Bible Study

Scripture, says the Fathers of the Second Vatican Council (Dei Verbum 21), is “food for the soul”. Our bodies require a steady diet of good, nutritious food with the array of vitamins, minerals, proteins, carbs and flavor to discern how God works. As fast food is the death of the human body, so is the lack of knowledge and love for the Scriptures. In the Eastern Church such as our Melkite Church, you can have a steady diet of Scripture by attending the Divine Liturgy, participating in Vespers, or reading Scripture in daily prayer and Lectio Divina.

Through the sacred Scriptures we connect with Christ. Bible study takes seriously the 5th century Church Father and Doctor of the Church, St. Jerome’s maxim: “Ignorance of Scripture is ignorance of Christ.” Hence, we imbibe and abide in the Scriptures. It is no exaggeration to say that every liturgical service of the Catholic Church is full of Scripture; every time we pray the Divine Liturgy or Vespers we pray with God’s Word. Worship, prayer, study and action are intimately connected. There are several things come to mind with regard to the study of the Bible but there is one point in particular that Pope Benedict XVI articulated in a 2010 exhortation on the Word of the Lord which is highlighted below:

We need, then, to discover ever anew the urgency and the beauty of the proclamation of the word for the coming of the Kingdom of God which Christ himself preached. … The Lord offers salvation to men and women in every age. All of us recognize how much the light of Christ needs to illumine every area of human life: the family, schools, culture, work, leisure and the other aspects of social life. It is not a matter of preaching a word of consolation, but rather a word which disrupts, which calls to conversion and which opens the way to an encounter with the one through whom a new humanity flowers.

Pope Benedict XVI, Verbum Domini, 93

Some resources on the New Testament may be found here (a deeper look at particular books).

Some resources on the Old Testament may be found here (a deeper look at particular books).

Resources for your biblical study (Bibles and studies)

Orthodox Study Bible (2008): This Study Bible is an Eastern Christian published by Thomas Nelson. This edition of the Bible includes commentary drawn from Church Fathers, liturgical readings, icons, maps, book summaries, and a subject index.

Ignatius Catholic Study Bible New Testament (based on the Revised Standard Version 2nd Catholic Edition).

Work with a Bible Dictionary, and not merely with Wikipedia. Words carry a history, specific content/meaning giving a particular direction. Biblical theology, history and culture is thousands of years in the making. Consider these options for your library: Scott Hahn’s Catholic Bible Dictionary or Vine’s Complete Expository Dictionary of Old and New Testament Words: With Topical Index.

The St. Paul Center is a nonprofit research and educational institute that promotes life-transforming Scripture study from the heart of the Church.

The goal is to be a teacher of teachers. We want to raise up a new generation of priests who are fluent in the Bible and lay people who are biblically literate.
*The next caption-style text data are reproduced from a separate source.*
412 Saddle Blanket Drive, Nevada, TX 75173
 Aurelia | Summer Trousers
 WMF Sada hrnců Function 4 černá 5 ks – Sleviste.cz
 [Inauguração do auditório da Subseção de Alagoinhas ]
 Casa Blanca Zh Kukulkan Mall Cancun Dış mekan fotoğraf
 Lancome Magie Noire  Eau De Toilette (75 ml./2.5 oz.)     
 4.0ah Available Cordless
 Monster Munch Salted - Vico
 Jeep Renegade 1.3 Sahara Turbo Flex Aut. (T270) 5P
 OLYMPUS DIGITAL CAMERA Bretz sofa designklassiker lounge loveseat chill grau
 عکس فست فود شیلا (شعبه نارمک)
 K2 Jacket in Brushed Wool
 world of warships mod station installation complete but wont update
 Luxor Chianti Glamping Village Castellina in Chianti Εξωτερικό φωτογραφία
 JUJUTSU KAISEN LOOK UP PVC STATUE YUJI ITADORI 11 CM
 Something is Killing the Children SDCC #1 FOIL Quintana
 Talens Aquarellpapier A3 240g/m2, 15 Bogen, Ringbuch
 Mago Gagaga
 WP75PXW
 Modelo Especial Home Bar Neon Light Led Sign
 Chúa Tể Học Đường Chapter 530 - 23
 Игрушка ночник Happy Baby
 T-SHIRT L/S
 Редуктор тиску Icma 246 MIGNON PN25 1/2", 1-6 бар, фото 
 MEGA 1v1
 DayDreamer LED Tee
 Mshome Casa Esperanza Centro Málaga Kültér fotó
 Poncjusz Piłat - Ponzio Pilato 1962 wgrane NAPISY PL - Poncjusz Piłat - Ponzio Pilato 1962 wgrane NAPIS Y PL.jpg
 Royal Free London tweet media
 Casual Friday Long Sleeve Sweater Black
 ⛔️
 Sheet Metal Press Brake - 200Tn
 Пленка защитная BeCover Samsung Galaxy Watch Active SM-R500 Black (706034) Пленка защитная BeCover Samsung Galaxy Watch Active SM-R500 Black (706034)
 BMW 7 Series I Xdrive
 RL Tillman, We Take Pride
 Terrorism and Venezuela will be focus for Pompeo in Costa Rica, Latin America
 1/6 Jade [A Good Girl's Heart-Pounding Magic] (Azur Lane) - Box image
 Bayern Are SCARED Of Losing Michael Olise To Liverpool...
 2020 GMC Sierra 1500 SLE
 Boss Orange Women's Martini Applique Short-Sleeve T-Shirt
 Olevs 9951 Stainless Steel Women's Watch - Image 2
For us, this means more than helping people to know their way around the Bible. It means equipping them to enter into the heart of the living Word of God and to be transformed and renewed by this encounter.

We read the Bible from the heart of the Church, in light of the Church’s Liturgy and living Tradition. In this way, we hope to help people experience the heart-to-heart encounter that Jesus’ disciples experienced on that first Easter night, when they knew Him in the breaking of the bread: “Did not our hearts burn within us while He talked to us…while He opened to us the Scriptures?” (see Luke 24:13-37)

Consult biblical commentaries as companions. Some options:

1. Lawrence Farley‘s multivolume series on the Gospels of Matthew, Mark, Luke and John. Plus, he has works on the Acts of the Apostles, St. Paul’s pastoral epistles to Timothy and Titus, the Letter to the Hebrews, and the catholic, or general, epistles of the “other apostles” –James, Peter, Jude, and John. You could also work on the OT’s Song of Songs and the Book of Daniel with Farley.

2. Paul Tarazi has written on Genesis, Joshua, Isaiah, Jeremiah, Ezekiel, Matthew, Mark, Luke, John (including his letters), Paul’s letters (with full volumes on Philippians, Colossians, Philemon, I Corinthians, II Corinthians, Romans, I Thessalonians, and Galatians, along with introductions to the Old and New Testaments.

3. Jeff Cavins and his colleagues at Ascension Press have excellent biblical studies.

4. St. Elias the Prophet Melkite Church under the aegis of Father Sebastian Carnazzo has a developed Bible Study program.

May our praying with Scripture, may we be better able to hear what God is saying to us here and now!